══ RECORDS FOR THE EXERCISE ══

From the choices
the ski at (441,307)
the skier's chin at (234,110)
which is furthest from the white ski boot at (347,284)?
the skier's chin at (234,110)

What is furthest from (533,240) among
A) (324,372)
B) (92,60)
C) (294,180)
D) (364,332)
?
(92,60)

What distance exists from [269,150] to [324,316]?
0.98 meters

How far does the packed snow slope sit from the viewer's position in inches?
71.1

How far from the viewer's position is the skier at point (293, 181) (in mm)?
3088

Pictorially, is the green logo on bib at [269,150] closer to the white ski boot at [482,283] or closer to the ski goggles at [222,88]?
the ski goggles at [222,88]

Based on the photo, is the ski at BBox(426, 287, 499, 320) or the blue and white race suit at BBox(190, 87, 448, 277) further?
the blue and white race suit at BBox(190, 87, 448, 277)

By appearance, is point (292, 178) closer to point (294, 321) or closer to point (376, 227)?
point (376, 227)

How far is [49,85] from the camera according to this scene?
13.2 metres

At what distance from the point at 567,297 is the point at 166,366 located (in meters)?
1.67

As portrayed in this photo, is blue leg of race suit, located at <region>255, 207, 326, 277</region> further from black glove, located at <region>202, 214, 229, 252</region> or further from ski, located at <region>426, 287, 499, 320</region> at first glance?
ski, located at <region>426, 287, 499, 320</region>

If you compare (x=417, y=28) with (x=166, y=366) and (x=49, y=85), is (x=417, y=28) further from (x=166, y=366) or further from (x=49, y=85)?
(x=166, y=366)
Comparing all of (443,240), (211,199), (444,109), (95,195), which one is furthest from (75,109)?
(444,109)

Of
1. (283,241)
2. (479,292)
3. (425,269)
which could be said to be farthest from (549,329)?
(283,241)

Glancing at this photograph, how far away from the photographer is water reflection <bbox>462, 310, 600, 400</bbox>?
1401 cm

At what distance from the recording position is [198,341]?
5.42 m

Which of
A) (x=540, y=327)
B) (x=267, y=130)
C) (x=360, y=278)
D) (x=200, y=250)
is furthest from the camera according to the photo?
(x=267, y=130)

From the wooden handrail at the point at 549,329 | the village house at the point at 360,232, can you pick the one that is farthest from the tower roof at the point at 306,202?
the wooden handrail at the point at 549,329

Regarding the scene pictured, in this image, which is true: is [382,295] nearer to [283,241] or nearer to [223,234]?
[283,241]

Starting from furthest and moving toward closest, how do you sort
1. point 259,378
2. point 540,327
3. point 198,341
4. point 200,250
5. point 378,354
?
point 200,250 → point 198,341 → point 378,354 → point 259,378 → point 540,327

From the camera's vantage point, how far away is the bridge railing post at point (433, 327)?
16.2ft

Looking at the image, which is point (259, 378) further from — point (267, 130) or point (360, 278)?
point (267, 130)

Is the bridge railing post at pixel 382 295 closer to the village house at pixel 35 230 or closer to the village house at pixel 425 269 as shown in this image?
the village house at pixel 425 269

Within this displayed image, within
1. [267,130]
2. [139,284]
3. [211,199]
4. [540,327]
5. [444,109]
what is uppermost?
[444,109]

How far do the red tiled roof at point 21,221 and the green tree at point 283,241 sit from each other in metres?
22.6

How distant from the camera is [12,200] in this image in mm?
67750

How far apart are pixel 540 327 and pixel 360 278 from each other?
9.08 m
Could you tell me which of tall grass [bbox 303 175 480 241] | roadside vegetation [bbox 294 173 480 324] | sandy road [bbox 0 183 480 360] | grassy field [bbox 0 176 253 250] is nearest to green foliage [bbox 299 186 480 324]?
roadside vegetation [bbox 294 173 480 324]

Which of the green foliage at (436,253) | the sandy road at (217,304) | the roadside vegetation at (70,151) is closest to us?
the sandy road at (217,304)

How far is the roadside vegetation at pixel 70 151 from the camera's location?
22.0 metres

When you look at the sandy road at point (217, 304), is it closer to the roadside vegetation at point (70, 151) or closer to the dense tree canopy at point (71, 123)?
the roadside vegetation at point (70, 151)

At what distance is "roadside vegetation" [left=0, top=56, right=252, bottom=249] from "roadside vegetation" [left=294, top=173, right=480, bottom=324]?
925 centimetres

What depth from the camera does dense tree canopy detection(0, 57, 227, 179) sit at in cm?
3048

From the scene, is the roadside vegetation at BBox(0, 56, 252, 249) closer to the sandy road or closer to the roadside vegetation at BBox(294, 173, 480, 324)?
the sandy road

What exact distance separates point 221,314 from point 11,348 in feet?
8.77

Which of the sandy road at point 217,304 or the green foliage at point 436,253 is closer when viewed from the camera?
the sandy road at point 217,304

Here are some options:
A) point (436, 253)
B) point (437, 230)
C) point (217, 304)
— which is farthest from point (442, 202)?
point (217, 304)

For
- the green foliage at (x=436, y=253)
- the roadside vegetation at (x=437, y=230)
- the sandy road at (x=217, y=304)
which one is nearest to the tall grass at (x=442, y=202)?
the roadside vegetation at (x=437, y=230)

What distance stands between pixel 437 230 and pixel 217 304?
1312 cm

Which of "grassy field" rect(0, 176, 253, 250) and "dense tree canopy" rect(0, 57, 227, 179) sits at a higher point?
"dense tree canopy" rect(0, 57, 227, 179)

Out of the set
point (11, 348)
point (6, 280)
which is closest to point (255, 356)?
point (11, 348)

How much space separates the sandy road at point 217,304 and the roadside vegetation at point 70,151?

═══

◆ **TASK DIRECTIONS**
Please extract every line of the listing above verbatim, from the first line to the last.

◆ **EXERCISE SOLUTION**
From the choices
the ski at (441,307)
the skier's chin at (234,110)
which is furthest from the white ski boot at (347,284)?
the skier's chin at (234,110)

What is furthest from (533,240) among
A) (324,372)
B) (92,60)
C) (294,180)
D) (364,332)
?
(92,60)

What distance exists from [269,150] to [324,316]?
0.98 meters

How far does the packed snow slope sit from the viewer's position in inches?
71.1

How far from the viewer's position is the skier at point (293, 181) (in mm)?
3088

Pictorially, is the green logo on bib at [269,150] closer to the white ski boot at [482,283] or closer to the ski goggles at [222,88]?
the ski goggles at [222,88]

Based on the photo, is the ski at BBox(426, 287, 499, 320) or the blue and white race suit at BBox(190, 87, 448, 277) further?
the blue and white race suit at BBox(190, 87, 448, 277)

By appearance, is point (292, 178) closer to point (294, 321) or closer to point (376, 227)?
point (376, 227)

How far is [49,85] from the camera according to this scene?
13.2 metres

At what distance from the point at 567,297 is the point at 166,366 located (in meters)?
1.67

As portrayed in this photo, is blue leg of race suit, located at <region>255, 207, 326, 277</region> further from black glove, located at <region>202, 214, 229, 252</region> or further from ski, located at <region>426, 287, 499, 320</region> at first glance?
ski, located at <region>426, 287, 499, 320</region>

If you compare (x=417, y=28) with (x=166, y=366) and (x=49, y=85), is (x=417, y=28) further from (x=166, y=366) or further from (x=49, y=85)?
(x=166, y=366)
Comparing all of (443,240), (211,199), (444,109), (95,195), which one is furthest from (75,109)?
(444,109)

Of
1. (283,241)
2. (479,292)
3. (425,269)
which could be said to be farthest from (549,329)?
(283,241)

Glancing at this photograph, how far away from the photographer is water reflection <bbox>462, 310, 600, 400</bbox>?
1401 cm

At what distance from the recording position is [198,341]?
5.42 m

Which of
A) (x=540, y=327)
B) (x=267, y=130)
C) (x=360, y=278)
D) (x=200, y=250)
is furthest from the camera according to the photo?
(x=267, y=130)

From the wooden handrail at the point at 549,329 | the village house at the point at 360,232, can you pick the one that is farthest from the tower roof at the point at 306,202?
the wooden handrail at the point at 549,329

Regarding the scene pictured, in this image, which is true: is [382,295] nearer to [283,241] or nearer to [223,234]?
[283,241]

Starting from furthest and moving toward closest, how do you sort
1. point 259,378
2. point 540,327
3. point 198,341
4. point 200,250
5. point 378,354
?
point 200,250 → point 198,341 → point 378,354 → point 259,378 → point 540,327

From the camera's vantage point, how far away is the bridge railing post at point (433, 327)?
16.2ft

Looking at the image, which is point (259, 378) further from — point (267, 130) or point (360, 278)?
point (267, 130)

Is the bridge railing post at pixel 382 295 closer to the village house at pixel 35 230 or closer to the village house at pixel 425 269 as shown in this image?
the village house at pixel 425 269

Within this displayed image, within
1. [267,130]
2. [139,284]
3. [211,199]
4. [540,327]
5. [444,109]
what is uppermost?
[444,109]

How far do the red tiled roof at point 21,221 and the green tree at point 283,241 sit from each other in metres?
22.6

How distant from the camera is [12,200] in this image in mm?
67750

How far apart are pixel 540 327 and pixel 360 278 from each other?
9.08 m
Could you tell me which of tall grass [bbox 303 175 480 241] | roadside vegetation [bbox 294 173 480 324] | sandy road [bbox 0 183 480 360] | grassy field [bbox 0 176 253 250] is nearest to green foliage [bbox 299 186 480 324]?
roadside vegetation [bbox 294 173 480 324]

Which of the green foliage at (436,253) | the sandy road at (217,304) | the roadside vegetation at (70,151) is closest to us?
the sandy road at (217,304)

How far is the roadside vegetation at pixel 70 151 from the camera's location?
22.0 metres

When you look at the sandy road at point (217, 304), is it closer to the roadside vegetation at point (70, 151) or closer to the dense tree canopy at point (71, 123)?
the roadside vegetation at point (70, 151)

At what distance is "roadside vegetation" [left=0, top=56, right=252, bottom=249] from "roadside vegetation" [left=294, top=173, right=480, bottom=324]?
925 centimetres

What depth from the camera does dense tree canopy detection(0, 57, 227, 179) sit at in cm?
3048

From the scene, is the roadside vegetation at BBox(0, 56, 252, 249) closer to the sandy road or closer to the roadside vegetation at BBox(294, 173, 480, 324)?
the sandy road

What exact distance separates point 221,314 from point 11,348 in feet?
8.77

Which of the sandy road at point 217,304 or the green foliage at point 436,253 is closer when viewed from the camera?
the sandy road at point 217,304

Here are some options:
A) point (436, 253)
B) point (437, 230)
C) point (217, 304)
— which is farthest from point (442, 202)?
point (217, 304)

For
- the green foliage at (x=436, y=253)
- the roadside vegetation at (x=437, y=230)
- the sandy road at (x=217, y=304)
which one is nearest to the tall grass at (x=442, y=202)?
the roadside vegetation at (x=437, y=230)

What distance stands between pixel 437 230 and pixel 217 304?
1312 cm

Which of "grassy field" rect(0, 176, 253, 250) and "dense tree canopy" rect(0, 57, 227, 179) sits at a higher point?
"dense tree canopy" rect(0, 57, 227, 179)

Out of the set
point (11, 348)
point (6, 280)
which is closest to point (255, 356)?
point (11, 348)

How much space separates the sandy road at point 217,304 and the roadside vegetation at point 70,151?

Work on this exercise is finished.